You should have a basic understanding of Relational concepts and basic SQL. It will be good if you have worked with any other RDBMS product.
What is Teradata?
Teradata is one of the popular Relational Database Management System. It is mainly suitable for building large scale data warehousing applications. Teradata achieves this by the concept of parallelism. It is developed by the company called Teradata.
History of Teradata
Following is a quick summary of the history of Teradata, listing major milestones.
- 1979 − Teradata was incorporated.
- 1984 − Release of first database computer DBC/1012.
- 1986 − Fortune magazine names Teradata as ‘Product of the Year’.
- 1999 − Largest database in the world using Teradata with 130 Terabytes.
- 2002 − Teradata V2R5 released with Partition Primary Index and compression.
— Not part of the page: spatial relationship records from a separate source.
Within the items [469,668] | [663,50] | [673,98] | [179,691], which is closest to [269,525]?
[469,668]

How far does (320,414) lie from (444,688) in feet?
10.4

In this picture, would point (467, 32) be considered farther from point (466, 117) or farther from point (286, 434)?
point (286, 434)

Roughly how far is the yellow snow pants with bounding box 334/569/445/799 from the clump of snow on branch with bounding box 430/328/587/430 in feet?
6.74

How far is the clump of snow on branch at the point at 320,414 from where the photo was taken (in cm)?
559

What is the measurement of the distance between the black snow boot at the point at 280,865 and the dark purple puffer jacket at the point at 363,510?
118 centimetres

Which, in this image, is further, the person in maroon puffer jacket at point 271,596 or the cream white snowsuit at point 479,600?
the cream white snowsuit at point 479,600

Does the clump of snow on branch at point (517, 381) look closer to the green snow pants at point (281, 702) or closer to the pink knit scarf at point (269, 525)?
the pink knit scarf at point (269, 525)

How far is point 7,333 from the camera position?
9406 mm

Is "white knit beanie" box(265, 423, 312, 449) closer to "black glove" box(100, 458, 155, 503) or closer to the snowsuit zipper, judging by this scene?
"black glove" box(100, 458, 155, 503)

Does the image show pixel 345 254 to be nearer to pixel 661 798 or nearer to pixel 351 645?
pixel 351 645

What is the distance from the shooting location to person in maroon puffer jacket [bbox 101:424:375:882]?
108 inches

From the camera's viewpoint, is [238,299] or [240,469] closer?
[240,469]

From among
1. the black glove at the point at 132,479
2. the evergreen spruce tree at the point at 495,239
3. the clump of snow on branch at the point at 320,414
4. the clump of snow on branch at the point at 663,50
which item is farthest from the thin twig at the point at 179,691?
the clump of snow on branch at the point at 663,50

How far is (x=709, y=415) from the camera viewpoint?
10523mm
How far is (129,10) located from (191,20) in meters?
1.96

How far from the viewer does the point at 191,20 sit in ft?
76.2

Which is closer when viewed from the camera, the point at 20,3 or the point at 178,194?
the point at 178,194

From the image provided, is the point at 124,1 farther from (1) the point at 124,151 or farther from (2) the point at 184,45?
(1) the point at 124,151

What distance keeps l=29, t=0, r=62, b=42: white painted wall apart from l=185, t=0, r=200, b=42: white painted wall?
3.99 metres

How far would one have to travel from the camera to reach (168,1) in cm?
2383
- 2006 − Launch of Teradata Master Data Management solution.
- 2008 − Teradata 13.0 released with Active Data Warehousing.
- 2011 − Acquires Teradata Aster and enters into Advanced Analytics Space.
- 2012 − Teradata 14.0 introduced.
- 2014 − Teradata 15.0 introduced.
Features of Teradata
- Unlimited Parallelism − Teradata database system is based on Massively Parallel Processing (MPP) Architecture. MPP architecture divides the workload evenly across the entire system. Teradata system splits the task among its processes and runs them in parallel to ensure that the task is completed quickly.
- Shared Nothing Architecture − Teradata’s architecture is called as Shared Nothing Architecture. Teradata Nodes, its Access Module Processors (AMPs) and the disks associated with AMPs work independently. They are not shared with others.
- Linear Scalability − Teradata systems are highly scalable. They can scale up to 2048 Nodes. For example, you can double the capacity of the system by doubling the number of AMPs.
- Connectivity − Teradata can connect to Channel-attached systems such as Mainframe or Network-attached systems.
- Mature Optimizer − Teradata optimizer is one of the matured optimizer in the market. It has been designed to be parallel since its beginning. It has been refined for each release.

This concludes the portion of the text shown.